Chis are very vocal and make noises that I've never heard of other breeds making. I would say that this is most likely perfectly normal, but since you are going to the vet tomorrow, be sure to ask about it to ease your mind. Congrats on your new furbaby!


----------



## SophiesMom (Oct 14, 2005)

Mine does that too, but usually when I move her and she is sleepy. Sometimes she falls asleep in my lap, and I have to move her because my foot falls asleep, and when I do, she makes this unusual noise, like a human baby would when it's sleeping. (She's sleeping in my lap right now, and just did it again!) My vet told me that it was nothing, and she was perfectly fine, but it is always good to check anyway.
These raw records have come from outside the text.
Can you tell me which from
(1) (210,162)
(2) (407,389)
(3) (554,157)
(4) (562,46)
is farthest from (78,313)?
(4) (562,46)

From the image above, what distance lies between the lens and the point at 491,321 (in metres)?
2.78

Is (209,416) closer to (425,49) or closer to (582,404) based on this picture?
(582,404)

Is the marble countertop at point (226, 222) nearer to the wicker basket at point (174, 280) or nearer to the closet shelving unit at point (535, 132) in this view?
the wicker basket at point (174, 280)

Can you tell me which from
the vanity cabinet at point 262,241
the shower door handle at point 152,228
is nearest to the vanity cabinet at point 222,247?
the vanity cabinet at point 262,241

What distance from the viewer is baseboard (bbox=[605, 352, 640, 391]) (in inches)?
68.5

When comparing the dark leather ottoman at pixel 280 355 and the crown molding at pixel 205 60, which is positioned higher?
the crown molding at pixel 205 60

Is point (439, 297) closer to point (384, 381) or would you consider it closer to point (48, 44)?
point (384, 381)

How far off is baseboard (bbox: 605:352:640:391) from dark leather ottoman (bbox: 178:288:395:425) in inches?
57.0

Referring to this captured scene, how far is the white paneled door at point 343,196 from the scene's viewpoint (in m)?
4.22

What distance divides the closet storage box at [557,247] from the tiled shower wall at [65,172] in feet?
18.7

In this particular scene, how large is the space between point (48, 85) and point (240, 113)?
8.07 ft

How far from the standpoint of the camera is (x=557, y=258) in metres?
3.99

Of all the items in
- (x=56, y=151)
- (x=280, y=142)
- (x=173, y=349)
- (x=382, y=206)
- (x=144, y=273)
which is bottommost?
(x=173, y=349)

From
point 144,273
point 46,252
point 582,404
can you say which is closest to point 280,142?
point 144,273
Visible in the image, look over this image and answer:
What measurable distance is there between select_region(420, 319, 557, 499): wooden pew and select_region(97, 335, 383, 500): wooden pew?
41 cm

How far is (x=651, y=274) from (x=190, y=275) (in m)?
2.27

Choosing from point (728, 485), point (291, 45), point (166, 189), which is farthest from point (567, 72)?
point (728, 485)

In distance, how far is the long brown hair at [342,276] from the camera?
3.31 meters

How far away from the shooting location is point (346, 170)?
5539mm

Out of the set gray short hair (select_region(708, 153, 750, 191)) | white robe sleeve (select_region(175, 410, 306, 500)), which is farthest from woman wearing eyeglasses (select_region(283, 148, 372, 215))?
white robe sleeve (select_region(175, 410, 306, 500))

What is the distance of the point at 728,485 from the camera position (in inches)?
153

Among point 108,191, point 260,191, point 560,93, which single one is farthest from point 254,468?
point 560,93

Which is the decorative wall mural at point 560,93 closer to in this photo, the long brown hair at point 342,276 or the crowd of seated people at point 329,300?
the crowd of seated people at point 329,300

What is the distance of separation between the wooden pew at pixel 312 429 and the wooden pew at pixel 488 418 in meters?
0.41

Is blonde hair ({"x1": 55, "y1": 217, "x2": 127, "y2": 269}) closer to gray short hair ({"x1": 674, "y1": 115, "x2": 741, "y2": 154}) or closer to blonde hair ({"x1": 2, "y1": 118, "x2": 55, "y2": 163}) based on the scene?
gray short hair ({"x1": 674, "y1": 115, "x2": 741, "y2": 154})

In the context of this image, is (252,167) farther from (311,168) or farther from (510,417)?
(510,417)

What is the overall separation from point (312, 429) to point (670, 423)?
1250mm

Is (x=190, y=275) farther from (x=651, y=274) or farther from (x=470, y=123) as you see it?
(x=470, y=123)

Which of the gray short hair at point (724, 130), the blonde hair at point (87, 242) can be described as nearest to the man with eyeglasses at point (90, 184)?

Good luck and congratulations on your baby!


----------



## *Nicole* (Aug 9, 2005)

Mr Filmore does that when he sleeping... we just call it a "nightmare" and bump him and he quits.


----------



## Cooper (Jun 15, 2005)

I just softly lay my hand on Cooper and rub him a bit and he stops... he does that all the time.


----------



## reedgrl1 (Oct 3, 2005)

My Max makes all kinds of funny sounds ... he was a rescue/foster dog and when he first came to our home he sounded like a prehistoric animal!
He does make odd noises in his sleep but I'ved also discovered through his new vet that he has a collapsed trachea. There is a whole thread here on that issue but for now we're fine. 
Enjoy your new little one!!!! :wave: 
:wave:


----------



## Alli (Jul 21, 2005)

Congratulations on your new little girl, Hallie is it? You must be thrilled...can't wait to see some pictures!!


----------



## NaliaLee (Jul 16, 2005)

I just thought Pedro was dreaming when he did that.


----------



## LadybugLuv (Sep 21, 2005)

Ladybug does this too. She also grunts, snorts or squeaks when she is trying to get my attention. It's so funny sometimes! She's such a little character


----------



## TareG (Aug 13, 2005)

hehe...well thanks for the reassurance. And the vet did in fact tell me her lungs and heart are FINE, lol, so it is just her being a little vocal cutie! I am in the process of posting some pics finally.


----------